WHAT IS REQUIRED →
Show every line of the data below that includes the word "document".

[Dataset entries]

=== Begin Enclosure ===

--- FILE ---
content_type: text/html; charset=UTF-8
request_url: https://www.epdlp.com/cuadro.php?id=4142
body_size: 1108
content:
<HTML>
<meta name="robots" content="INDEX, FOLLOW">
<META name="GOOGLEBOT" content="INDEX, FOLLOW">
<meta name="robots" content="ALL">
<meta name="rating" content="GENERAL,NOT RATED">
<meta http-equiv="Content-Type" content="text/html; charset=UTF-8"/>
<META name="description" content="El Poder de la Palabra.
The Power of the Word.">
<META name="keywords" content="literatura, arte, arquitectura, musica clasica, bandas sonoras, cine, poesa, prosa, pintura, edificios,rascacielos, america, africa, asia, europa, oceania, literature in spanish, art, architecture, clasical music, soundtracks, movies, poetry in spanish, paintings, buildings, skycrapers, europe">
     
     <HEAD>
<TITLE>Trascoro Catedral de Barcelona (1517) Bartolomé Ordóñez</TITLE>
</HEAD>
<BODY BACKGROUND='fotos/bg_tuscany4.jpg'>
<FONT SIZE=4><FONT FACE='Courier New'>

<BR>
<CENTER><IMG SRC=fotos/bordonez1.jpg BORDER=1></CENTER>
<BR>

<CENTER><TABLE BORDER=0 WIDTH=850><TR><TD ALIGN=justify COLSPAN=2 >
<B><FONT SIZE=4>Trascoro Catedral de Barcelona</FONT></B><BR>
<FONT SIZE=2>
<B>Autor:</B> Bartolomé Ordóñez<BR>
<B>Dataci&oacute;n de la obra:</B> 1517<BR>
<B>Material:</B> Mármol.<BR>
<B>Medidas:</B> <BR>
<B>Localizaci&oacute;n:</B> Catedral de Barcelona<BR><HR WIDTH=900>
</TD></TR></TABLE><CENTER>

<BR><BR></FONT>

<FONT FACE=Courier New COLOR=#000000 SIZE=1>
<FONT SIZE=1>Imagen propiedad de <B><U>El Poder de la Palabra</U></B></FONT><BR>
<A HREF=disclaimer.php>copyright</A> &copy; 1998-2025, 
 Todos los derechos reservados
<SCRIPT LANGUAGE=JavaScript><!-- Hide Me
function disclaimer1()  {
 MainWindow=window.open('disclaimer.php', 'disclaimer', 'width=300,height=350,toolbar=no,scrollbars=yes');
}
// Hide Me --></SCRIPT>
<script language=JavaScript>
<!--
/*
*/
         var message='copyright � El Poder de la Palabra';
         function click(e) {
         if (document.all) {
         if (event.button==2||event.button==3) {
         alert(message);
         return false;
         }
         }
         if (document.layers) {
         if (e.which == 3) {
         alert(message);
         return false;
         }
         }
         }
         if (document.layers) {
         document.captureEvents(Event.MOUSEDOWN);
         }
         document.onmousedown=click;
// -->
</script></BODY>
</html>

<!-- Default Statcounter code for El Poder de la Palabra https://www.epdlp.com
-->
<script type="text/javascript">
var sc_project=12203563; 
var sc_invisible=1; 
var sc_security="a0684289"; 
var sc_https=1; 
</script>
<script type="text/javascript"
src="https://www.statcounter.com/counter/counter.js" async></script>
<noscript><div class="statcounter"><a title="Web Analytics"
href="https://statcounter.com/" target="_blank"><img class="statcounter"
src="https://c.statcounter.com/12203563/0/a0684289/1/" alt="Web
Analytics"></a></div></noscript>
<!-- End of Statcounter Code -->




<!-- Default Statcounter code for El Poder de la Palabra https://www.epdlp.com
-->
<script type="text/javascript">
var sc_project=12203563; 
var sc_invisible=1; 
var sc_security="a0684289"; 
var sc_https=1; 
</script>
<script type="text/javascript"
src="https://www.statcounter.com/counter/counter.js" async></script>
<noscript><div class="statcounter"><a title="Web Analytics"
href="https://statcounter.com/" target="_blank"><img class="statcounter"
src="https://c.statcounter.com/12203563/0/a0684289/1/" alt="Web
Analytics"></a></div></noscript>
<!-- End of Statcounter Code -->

=== End Enclosure ===
=== Begin Enclosure ===

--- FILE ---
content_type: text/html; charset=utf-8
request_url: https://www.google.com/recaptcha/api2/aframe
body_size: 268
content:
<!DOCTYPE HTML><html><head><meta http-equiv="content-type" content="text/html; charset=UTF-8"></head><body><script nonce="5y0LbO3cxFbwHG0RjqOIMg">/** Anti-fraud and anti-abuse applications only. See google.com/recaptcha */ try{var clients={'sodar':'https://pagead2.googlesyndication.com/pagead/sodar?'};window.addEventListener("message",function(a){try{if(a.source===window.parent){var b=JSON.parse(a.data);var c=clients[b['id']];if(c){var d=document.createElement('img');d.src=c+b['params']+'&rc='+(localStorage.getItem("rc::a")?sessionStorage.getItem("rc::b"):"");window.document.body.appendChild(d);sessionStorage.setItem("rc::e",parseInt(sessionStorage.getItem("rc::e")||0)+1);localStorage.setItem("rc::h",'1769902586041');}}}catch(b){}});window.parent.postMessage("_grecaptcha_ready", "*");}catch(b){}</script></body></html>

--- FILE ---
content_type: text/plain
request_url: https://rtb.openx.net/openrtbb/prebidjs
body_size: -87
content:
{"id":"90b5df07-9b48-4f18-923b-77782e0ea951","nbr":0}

=== End Enclosure ===

ANSWER SECTION →
         if (document.all) {
         if (document.layers) {
         if (document.layers) {
         document.captureEvents(Event.MOUSEDOWN);
         document.onmousedown=click;
<!DOCTYPE HTML><html><head><meta http-equiv="content-type" content="text/html; charset=UTF-8"></head><body><script nonce="5y0LbO3cxFbwHG0RjqOIMg">/** Anti-fraud and anti-abuse applications only. See google.com/recaptcha */ try{var clients={'sodar':'https://pagead2.googlesyndication.com/pagead/sodar?'};window.addEventListener("message",function(a){try{if(a.source===window.parent){var b=JSON.parse(a.data);var c=clients[b['id']];if(c){var d=document.createElement('img');d.src=c+b['params']+'&rc='+(localStorage.getItem("rc::a")?sessionStorage.getItem("rc::b"):"");window.document.body.appendChild(d);sessionStorage.setItem("rc::e",parseInt(sessionStorage.getItem("rc::e")||0)+1);localStorage.setItem("rc::h",'1769902586041');}}}catch(b){}});window.parent.postMessage("_grecaptcha_ready", "*");}catch(b){}</script></body></html>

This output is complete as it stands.